• Tasks and exercises:
1 - From the room-query problem text below, list the rules that decide which roomId a query returns.
2 - Answer these questions from the room-query problem text below:
(a) What does the naive approach do for each query?
(b) By what value and in what order are the queries sorted, and what is kept track of?
(c) Which data structures does the text name for Java/C++?

• Document section:
_____
You are given a list of rooms, where each room is represented as [roomId, size]. You are also given a list of queries, each as [preferred, minSize]. For each query, you need to find the roomId of the room that:

  • Has a size greater than or equal to minSize
  • Has a roomId as close as possible to preferred (absolute difference minimized)
  • If there are multiple such rooms, return the one with the smallest roomId
  • If no such room exists, return -1 for that query

Constraints:
  • Each room can be used for multiple queries (no "reuse" restriction)
  • Room IDs and sizes can be large, so efficiency is important
  • One answer per query

Thought Process

The naive approach is to, for each query, scan all rooms and filter those with sufficient size, then pick the roomId closest to the preferred value. However, this brute-force method is inefficient for large inputs.

To optimize, we notice:

  • We can sort rooms by size, so that we only consider rooms large enough for each query
  • For fast lookups of the closest roomId to a preferred value, we can use a data structure that supports efficient "find closest" operations, such as a balanced BST or a sorted list with binary search
  • By sorting queries by decreasing minSize, we can process rooms in decreasing size order, adding eligible rooms as we go, and answer each query efficiently
This approach shifts from brute-force to an efficient, event-driven method using sorting and binary search.

Solution Approach

Here's how we can solve the problem efficiently:

  1. Sort rooms by size (descending):
    • This allows us to quickly find all rooms that are large enough for each query by iterating from largest to smallest.
  2. Sort queries by minSize (descending), keeping track of their original indices:
    • We process the "hardest" queries (largest minSize) first, so we only add rooms that are big enough as we go.
  3. Use a sorted list or BST to keep track of eligible roomIds:
    • As we process each query, we add all rooms whose size is at least the query's minSize to our data structure.
    • We then use binary search to find the closest roomId to the preferred value.
  4. For each query:
    • If there are no eligible rooms, return -1
    • Otherwise, use binary search to find the roomId closest to the preferred value; if there's a tie, pick the smaller roomId.
  5. Restore the original order of queries for the result.

Design choices:

  • We use a sorted list (or TreeSet/TreeMap in Java/C++) for efficient insertion and "find closest" operations.
_____
• Information provided:
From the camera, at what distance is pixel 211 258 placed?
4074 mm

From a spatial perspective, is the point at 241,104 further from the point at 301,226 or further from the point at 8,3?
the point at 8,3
_____
• Correct answers:
1 -
- The room has a size greater than or equal to minSize.
- The room has a roomId as close as possible to preferred (absolute difference minimized).
- If there are multiple such rooms, the one with the smallest roomId is returned.
- If no such room exists, -1 is returned for that query.

2 -
(a) It scans all rooms, filters those with sufficient size, and then picks the roomId closest to the preferred value.
(b) By minSize, in descending order, keeping track of their original indices.
(c) TreeSet/TreeMap.